Thursday, July 28, 2022

Odd Knocking


In keeping with the visual style on this mini series of old skool martial arts films remastered on Blu-ray, my cover design for the 1979 Lau Kar-wing/Sammo Hung weapons classic ODD COUPLE, was fairly straight forward.

This time I chose an olive green for the color theme and created a composition reflecting the dynamic interplay between the two leads. The plot features an interesting premise. Hung and Lau portray aging masters (via old age makeup) who have a long-standing competitive relationship. Who is the better master of their weapon of choice? Once a year they meet to duel it out. Hung as the "King of Sabres" and Lau as the "King of Spears". But every year it ends in a draw, with neither the clear winner. 

So, considering their advancing years, they decide it's time to each take on a younger apprentice with the hopes of them settling the score.
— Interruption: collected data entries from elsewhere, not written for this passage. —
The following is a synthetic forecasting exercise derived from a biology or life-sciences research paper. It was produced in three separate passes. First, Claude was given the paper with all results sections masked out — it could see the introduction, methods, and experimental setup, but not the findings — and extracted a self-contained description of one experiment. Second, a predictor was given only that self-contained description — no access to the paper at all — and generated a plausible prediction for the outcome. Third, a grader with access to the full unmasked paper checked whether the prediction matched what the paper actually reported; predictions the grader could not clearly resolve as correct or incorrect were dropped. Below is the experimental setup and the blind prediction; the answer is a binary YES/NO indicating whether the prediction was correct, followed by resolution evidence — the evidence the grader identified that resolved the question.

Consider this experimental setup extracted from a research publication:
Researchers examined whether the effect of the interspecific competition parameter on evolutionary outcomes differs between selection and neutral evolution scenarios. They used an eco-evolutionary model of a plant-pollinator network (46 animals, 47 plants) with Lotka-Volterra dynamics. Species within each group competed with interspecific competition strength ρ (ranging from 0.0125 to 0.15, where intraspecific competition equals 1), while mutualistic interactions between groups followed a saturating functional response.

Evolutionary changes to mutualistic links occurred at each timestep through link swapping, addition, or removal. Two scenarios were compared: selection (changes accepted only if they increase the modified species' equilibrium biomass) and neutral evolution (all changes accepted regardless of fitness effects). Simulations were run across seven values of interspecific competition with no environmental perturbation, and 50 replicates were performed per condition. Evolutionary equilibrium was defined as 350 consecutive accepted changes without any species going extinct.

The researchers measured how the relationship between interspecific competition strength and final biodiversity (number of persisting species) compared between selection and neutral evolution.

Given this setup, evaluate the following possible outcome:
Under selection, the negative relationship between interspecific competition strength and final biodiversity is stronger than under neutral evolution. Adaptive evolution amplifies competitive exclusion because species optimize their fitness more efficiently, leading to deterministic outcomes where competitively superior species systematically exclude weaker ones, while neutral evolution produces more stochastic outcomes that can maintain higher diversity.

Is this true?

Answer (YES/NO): NO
Cleverly, Hung plays Lau's student, and vice versa. So, without the need for costly or technically difficult visual effects (remember this was 1979) the actors could appear throughout the film, in nearly every scene, playing one of their two characters. And they both get to showcase their impressive skills with both the sabre and the spear.      

So the cover art features the masters leering at each other from behind their weapons, as their younger students do the clashing between them. In the finale they are forced to team up to defeat a common foe in Bryan "Beardy" Leung Kar-yan. Before resuming their age old feud. Which ends with... well, you'll just have to see the film if you haven't.

The included booklet cover continued my minimalistic 3-color approach to the design. The ending of the film is represented, (spoilers) with weapons marking the graves of the masters.


For the 1979 action comedy KNOCKABOUT, the focus was on breakout star Yuen Biao. Director Sammo Hung and the producers at Golden Harvest were hoping for a star-making performance from Biao, something similar to what DRUNKEN MASTER had done a year prior for Jackie Chan. The resulting film, although perhaps not as ground breaking as Chan's film, still resonates with fans today and is widely considered a classic of the genre.   

Sammo, in the beggar-turned-kung-fu-master role (at least on the surface), instructs Biao in the illusive ways of monkey style (猴拳, "monkey fist") kung fu. So my art is designed to reflect that memorable aspect of the film. Biao does his training in the looming shadow of Hung. The co-stars are shown in boxes which was a common design trope of star-studded films from the 1970s (think Irwin Allen).  

The booklet cover art concentrated on the monkey and the thorned vine from the climactic battle.